Material provided.
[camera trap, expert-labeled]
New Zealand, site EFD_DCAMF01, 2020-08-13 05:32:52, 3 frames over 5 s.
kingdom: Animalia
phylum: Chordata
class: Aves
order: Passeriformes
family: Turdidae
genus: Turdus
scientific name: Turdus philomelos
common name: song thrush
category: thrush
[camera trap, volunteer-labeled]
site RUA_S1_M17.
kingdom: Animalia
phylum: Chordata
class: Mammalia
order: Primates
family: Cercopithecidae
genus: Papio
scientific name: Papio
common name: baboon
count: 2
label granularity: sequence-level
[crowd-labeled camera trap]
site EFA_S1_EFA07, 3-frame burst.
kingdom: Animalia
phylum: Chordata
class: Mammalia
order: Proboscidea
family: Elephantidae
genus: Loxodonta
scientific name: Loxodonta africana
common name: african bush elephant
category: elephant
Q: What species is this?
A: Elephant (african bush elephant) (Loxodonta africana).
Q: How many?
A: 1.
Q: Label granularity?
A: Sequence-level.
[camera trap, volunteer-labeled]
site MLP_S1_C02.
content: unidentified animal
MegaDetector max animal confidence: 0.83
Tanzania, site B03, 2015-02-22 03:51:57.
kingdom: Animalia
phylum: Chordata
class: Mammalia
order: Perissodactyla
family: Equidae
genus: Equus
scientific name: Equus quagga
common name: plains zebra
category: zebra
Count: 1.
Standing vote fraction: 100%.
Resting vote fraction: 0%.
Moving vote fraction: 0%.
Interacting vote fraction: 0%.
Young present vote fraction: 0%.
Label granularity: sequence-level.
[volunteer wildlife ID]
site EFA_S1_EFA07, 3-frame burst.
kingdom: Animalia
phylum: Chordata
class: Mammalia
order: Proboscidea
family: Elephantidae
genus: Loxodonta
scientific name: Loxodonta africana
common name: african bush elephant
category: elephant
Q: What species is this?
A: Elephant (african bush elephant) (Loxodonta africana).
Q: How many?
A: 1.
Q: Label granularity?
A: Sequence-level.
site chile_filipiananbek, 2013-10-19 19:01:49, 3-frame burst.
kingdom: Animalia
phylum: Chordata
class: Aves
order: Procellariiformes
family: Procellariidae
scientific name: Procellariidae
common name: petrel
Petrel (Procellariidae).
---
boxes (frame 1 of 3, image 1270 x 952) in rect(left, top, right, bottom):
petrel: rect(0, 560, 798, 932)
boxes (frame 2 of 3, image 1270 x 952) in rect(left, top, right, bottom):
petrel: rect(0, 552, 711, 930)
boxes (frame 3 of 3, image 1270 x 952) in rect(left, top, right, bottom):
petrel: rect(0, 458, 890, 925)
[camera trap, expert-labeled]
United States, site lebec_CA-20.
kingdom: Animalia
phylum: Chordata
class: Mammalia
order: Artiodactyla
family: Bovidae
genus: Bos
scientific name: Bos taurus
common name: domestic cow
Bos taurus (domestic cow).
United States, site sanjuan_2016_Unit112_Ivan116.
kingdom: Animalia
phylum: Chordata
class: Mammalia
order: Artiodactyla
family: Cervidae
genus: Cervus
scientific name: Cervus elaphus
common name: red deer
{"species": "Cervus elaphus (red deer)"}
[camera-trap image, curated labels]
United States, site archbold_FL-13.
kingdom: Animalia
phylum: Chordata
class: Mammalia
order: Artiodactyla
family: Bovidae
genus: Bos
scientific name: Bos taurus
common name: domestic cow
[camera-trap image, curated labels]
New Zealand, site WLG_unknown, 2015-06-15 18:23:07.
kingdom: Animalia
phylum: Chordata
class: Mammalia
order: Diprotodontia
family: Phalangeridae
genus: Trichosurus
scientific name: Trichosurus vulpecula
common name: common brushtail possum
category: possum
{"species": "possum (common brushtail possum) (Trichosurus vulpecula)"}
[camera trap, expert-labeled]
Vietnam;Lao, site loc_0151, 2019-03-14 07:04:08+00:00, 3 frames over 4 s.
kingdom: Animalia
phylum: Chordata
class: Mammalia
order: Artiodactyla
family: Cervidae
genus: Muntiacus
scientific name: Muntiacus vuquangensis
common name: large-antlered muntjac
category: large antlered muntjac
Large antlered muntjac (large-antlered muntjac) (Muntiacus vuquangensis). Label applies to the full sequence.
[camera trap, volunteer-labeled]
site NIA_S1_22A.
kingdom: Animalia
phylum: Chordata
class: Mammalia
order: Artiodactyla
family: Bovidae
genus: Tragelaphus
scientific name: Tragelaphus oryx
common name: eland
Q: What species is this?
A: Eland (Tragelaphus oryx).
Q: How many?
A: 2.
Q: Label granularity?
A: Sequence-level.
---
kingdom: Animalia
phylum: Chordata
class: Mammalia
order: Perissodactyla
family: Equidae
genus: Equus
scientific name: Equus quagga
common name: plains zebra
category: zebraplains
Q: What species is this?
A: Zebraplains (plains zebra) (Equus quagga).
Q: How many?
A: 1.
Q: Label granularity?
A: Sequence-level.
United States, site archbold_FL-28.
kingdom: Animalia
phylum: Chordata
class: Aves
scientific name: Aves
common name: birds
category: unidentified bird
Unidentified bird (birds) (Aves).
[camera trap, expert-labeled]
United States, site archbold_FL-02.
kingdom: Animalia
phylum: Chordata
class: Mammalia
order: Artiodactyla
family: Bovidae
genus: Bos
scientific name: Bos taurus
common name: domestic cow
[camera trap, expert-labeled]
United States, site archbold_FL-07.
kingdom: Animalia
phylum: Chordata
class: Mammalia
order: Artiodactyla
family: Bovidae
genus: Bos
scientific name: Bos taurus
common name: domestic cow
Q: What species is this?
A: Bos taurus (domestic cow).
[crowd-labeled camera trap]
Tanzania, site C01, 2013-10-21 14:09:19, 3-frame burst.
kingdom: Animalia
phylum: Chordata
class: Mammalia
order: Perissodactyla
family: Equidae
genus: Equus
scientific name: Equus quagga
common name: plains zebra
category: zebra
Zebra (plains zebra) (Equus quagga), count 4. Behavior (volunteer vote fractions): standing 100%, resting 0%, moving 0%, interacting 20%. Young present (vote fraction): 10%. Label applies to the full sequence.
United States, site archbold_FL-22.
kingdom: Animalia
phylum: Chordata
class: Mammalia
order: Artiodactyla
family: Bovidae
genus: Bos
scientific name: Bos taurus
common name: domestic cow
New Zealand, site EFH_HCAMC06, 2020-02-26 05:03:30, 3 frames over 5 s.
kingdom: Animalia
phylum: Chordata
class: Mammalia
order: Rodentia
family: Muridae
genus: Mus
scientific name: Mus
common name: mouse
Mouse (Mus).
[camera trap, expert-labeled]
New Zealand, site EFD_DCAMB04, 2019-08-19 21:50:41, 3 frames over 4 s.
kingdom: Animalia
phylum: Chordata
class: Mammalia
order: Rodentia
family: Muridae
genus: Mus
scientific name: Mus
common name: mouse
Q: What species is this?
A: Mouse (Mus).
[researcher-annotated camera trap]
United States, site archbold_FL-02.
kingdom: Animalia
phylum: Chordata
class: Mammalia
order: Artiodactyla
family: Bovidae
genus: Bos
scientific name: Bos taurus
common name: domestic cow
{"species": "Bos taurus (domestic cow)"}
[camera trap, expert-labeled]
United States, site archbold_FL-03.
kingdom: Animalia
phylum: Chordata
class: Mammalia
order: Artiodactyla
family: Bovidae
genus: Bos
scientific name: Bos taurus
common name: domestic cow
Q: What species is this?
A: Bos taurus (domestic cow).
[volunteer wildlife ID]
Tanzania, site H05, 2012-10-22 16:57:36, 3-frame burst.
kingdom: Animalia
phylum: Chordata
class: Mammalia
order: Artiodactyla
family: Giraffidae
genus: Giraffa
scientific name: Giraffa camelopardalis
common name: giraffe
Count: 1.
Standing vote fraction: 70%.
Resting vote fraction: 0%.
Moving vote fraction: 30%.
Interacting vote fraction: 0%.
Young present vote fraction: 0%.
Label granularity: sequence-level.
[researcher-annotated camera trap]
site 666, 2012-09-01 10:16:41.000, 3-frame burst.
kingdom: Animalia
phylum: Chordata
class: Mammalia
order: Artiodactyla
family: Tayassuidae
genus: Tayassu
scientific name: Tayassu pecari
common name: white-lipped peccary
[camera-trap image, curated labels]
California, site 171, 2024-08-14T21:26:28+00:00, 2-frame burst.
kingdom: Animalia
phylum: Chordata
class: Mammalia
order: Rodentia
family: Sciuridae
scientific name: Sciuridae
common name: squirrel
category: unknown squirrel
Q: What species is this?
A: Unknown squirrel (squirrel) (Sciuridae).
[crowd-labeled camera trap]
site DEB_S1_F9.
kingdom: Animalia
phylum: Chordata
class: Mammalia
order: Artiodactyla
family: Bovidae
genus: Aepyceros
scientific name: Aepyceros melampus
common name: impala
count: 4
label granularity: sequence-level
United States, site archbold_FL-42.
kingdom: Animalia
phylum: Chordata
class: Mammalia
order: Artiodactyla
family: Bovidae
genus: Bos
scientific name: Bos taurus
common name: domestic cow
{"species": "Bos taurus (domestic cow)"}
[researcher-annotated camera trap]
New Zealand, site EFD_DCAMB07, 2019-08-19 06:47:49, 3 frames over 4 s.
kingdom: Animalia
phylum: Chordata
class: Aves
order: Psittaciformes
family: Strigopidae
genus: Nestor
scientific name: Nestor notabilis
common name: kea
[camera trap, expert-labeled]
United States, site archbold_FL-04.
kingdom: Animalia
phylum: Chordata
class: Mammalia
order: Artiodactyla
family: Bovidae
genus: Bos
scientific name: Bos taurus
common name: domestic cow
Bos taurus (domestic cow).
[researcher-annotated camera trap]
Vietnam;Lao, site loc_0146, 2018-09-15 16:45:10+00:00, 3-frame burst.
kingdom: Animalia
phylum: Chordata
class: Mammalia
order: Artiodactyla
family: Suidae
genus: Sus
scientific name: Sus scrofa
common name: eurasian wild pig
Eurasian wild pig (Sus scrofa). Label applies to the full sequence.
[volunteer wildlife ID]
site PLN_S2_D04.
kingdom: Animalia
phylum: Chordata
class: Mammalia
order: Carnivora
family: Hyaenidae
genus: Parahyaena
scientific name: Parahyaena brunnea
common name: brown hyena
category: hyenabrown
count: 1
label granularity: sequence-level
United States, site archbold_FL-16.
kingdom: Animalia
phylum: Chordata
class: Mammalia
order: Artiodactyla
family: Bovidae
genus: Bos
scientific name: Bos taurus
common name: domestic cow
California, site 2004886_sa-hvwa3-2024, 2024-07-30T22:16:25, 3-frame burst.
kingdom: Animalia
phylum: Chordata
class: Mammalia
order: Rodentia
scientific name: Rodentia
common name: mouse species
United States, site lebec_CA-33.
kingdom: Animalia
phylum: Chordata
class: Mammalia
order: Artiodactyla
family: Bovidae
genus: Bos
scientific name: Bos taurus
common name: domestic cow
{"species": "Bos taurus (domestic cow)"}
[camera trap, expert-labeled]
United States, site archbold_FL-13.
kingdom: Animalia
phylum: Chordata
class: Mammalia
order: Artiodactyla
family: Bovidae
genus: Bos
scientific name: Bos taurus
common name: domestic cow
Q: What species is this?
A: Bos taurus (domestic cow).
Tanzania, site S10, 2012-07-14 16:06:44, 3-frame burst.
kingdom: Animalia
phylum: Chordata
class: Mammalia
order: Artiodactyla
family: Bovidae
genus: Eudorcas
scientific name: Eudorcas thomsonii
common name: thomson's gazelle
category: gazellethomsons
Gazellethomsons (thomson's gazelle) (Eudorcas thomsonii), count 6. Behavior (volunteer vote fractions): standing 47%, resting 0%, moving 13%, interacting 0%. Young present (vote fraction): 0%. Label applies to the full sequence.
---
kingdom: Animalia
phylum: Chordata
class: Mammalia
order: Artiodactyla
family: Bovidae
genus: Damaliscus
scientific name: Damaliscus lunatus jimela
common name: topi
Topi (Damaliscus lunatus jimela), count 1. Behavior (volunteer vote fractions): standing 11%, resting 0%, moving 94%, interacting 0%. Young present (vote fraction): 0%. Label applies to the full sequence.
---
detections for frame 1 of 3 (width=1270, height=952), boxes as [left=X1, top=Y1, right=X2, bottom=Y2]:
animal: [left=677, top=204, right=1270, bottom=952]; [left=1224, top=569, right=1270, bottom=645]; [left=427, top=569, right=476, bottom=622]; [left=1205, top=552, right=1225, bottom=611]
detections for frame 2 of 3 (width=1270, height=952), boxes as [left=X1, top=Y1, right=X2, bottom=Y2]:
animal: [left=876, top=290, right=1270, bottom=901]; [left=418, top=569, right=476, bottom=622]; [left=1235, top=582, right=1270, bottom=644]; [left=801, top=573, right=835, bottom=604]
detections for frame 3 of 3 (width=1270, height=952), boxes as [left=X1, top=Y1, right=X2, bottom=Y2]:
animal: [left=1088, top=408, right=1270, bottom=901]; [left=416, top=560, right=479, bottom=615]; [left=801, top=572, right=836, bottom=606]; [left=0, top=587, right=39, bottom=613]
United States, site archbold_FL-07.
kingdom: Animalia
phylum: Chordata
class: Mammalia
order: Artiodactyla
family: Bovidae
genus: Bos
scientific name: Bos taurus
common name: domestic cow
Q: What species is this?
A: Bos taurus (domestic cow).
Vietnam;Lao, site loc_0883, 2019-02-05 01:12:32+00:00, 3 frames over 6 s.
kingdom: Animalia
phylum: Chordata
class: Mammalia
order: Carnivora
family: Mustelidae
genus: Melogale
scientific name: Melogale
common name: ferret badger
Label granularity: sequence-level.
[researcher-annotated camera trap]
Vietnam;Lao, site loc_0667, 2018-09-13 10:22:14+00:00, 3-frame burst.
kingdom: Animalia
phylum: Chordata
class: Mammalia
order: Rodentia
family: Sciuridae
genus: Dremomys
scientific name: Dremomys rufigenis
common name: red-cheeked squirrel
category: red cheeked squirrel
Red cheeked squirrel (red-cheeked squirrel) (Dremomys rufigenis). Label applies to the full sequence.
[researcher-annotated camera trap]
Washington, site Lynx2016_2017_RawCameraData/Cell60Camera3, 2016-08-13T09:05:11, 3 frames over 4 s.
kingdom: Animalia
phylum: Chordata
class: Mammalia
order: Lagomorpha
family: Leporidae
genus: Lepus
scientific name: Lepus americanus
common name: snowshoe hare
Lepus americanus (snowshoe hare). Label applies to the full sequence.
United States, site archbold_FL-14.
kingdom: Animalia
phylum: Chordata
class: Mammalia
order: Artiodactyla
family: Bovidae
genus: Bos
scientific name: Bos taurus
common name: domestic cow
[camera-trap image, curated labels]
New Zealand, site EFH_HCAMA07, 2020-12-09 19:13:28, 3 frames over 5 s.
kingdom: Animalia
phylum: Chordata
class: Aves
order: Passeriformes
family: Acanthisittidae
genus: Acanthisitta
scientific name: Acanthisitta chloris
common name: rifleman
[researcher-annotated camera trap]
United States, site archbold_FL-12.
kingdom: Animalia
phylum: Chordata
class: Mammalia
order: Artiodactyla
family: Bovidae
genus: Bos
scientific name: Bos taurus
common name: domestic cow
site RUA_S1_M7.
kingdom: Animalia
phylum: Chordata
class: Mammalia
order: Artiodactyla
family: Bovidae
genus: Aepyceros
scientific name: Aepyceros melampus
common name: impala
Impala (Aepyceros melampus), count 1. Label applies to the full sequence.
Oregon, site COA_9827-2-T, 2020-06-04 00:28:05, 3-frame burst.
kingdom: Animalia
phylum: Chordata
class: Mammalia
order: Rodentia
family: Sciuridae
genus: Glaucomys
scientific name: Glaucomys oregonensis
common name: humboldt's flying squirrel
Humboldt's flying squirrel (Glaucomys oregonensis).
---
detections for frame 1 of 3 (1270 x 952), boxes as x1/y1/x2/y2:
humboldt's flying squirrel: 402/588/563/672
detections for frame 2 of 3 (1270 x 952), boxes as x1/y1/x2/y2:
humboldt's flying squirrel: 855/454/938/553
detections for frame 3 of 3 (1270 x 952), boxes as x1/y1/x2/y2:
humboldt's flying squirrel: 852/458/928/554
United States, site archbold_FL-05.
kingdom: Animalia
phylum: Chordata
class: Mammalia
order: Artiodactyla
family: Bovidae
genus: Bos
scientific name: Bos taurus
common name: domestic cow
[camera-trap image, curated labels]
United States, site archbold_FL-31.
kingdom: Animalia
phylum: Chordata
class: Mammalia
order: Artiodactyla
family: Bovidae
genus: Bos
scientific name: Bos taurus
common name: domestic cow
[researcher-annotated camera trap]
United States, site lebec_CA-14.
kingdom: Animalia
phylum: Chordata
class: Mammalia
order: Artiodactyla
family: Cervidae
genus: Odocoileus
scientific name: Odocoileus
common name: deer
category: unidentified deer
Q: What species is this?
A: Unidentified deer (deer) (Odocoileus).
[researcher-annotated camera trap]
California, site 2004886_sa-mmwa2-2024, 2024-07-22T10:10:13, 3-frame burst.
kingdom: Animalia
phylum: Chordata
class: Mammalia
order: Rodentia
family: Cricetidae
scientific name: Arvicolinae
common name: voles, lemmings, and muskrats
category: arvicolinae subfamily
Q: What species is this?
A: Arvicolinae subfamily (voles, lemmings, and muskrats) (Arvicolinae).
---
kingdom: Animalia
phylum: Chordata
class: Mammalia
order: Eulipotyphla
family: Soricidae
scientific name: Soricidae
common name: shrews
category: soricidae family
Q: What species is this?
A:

How to complete this task. Every line with the string "frames" in the material should be returned.

Completed task.
New Zealand, site EFD_DCAMF01, 2020-08-13 05:32:52, 3 frames over 5 s.
Vietnam;Lao, site loc_0151, 2019-03-14 07:04:08+00:00, 3 frames over 4 s.
New Zealand, site EFH_HCAMC06, 2020-02-26 05:03:30, 3 frames over 5 s.
New Zealand, site EFD_DCAMB04, 2019-08-19 21:50:41, 3 frames over 4 s.
New Zealand, site EFD_DCAMB07, 2019-08-19 06:47:49, 3 frames over 4 s.
Vietnam;Lao, site loc_0883, 2019-02-05 01:12:32+00:00, 3 frames over 6 s.
Washington, site Lynx2016_2017_RawCameraData/Cell60Camera3, 2016-08-13T09:05:11, 3 frames over 4 s.
New Zealand, site EFH_HCAMA07, 2020-12-09 19:13:28, 3 frames over 5 s.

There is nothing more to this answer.